▸ **SET TASK**
Copy out these lines unchanged: everything from the line containing "What is the distance from the camera" down to the line containing "1203 centimetres", with both of those lines included.

[Collection entries]
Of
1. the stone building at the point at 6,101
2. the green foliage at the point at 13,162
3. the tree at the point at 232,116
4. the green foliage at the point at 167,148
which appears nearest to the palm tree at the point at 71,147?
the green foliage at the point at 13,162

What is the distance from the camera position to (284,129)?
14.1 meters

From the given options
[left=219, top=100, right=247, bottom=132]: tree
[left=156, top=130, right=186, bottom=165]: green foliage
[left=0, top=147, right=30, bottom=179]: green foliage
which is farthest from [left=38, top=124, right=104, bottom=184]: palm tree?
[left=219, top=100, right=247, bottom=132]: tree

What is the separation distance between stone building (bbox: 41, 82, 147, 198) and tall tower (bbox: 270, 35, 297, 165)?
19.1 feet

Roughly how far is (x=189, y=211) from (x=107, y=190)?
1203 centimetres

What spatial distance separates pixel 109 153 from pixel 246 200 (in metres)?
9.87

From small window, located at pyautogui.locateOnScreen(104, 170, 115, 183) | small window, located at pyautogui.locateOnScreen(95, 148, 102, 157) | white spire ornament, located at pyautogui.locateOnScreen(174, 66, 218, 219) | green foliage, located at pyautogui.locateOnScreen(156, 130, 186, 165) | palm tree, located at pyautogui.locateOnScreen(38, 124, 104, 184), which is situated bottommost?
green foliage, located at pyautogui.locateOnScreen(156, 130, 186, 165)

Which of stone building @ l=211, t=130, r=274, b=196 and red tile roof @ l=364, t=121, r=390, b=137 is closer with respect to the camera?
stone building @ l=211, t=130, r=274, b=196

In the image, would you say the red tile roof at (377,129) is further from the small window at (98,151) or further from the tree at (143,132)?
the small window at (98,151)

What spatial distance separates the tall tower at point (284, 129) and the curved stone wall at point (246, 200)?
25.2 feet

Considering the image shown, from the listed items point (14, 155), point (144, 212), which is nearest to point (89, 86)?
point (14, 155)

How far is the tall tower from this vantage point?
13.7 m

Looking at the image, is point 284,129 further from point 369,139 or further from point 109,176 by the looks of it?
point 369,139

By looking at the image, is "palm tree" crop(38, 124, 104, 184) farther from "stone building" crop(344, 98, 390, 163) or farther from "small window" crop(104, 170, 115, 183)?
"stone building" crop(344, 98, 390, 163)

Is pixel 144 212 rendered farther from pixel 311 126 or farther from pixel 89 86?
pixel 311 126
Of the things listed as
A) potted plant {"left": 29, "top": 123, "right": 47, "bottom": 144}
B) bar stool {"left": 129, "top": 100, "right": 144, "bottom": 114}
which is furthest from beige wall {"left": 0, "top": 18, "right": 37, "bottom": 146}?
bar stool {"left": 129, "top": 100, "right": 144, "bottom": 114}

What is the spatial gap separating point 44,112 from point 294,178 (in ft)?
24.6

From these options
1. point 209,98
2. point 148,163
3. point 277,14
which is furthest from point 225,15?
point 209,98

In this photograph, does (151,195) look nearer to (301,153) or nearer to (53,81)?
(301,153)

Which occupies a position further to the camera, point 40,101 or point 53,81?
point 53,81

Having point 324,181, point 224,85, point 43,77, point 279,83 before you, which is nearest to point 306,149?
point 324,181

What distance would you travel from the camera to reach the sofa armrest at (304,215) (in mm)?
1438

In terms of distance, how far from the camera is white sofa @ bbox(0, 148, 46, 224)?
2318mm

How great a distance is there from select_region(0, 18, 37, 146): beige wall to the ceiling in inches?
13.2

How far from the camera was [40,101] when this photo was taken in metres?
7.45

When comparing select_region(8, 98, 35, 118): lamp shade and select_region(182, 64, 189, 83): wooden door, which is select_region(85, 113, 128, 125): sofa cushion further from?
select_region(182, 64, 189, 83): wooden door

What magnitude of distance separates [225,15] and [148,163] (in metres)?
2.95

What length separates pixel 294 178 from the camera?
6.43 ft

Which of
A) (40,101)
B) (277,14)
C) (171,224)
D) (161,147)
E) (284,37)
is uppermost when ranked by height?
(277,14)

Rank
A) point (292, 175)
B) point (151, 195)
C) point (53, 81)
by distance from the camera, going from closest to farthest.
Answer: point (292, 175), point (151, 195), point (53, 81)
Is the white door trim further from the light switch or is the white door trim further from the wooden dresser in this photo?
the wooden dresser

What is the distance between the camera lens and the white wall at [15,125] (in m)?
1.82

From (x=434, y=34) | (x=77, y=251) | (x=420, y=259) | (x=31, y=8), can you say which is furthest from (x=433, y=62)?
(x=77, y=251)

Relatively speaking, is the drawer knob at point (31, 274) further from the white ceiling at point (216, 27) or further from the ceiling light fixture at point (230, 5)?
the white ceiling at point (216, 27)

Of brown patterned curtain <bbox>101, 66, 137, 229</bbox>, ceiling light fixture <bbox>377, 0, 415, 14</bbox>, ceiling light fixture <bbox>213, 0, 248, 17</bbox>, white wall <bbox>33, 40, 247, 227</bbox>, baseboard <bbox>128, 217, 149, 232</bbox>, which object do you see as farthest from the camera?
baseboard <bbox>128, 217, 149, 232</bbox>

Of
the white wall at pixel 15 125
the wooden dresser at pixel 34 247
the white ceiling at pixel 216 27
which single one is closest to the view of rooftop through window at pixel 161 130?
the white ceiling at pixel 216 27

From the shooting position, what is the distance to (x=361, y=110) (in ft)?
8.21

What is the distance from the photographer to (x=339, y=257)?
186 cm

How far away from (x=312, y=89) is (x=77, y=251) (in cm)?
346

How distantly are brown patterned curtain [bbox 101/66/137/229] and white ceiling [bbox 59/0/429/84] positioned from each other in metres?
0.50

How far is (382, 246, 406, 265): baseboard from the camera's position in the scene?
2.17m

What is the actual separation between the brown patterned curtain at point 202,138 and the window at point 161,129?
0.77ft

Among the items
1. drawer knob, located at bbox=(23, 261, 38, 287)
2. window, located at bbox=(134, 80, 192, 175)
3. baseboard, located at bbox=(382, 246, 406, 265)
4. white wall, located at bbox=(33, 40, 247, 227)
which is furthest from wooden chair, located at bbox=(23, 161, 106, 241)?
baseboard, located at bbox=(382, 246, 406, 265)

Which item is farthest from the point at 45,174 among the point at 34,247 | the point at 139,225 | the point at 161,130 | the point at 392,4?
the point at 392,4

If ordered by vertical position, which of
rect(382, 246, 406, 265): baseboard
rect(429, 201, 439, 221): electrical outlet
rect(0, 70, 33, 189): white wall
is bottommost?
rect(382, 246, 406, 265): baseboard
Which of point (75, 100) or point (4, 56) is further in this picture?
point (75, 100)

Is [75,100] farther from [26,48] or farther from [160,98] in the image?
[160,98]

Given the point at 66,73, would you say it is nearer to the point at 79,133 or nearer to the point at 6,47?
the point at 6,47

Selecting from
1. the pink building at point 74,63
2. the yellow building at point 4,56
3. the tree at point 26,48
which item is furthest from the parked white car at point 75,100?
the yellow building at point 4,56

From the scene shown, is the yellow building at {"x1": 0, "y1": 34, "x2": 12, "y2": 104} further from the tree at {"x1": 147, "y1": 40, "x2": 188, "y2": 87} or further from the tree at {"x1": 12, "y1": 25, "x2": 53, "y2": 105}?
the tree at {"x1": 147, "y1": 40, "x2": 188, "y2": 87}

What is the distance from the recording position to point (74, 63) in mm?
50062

▸ **EXERCISE RESPONSE**
What is the distance from the camera position to (284,129)?
14.1 meters

From the given options
[left=219, top=100, right=247, bottom=132]: tree
[left=156, top=130, right=186, bottom=165]: green foliage
[left=0, top=147, right=30, bottom=179]: green foliage
which is farthest from [left=38, top=124, right=104, bottom=184]: palm tree?
[left=219, top=100, right=247, bottom=132]: tree

What is the separation distance between stone building (bbox: 41, 82, 147, 198) and tall tower (bbox: 270, 35, 297, 165)?
19.1 feet

Roughly how far is (x=189, y=211) from (x=107, y=190)?
1203 centimetres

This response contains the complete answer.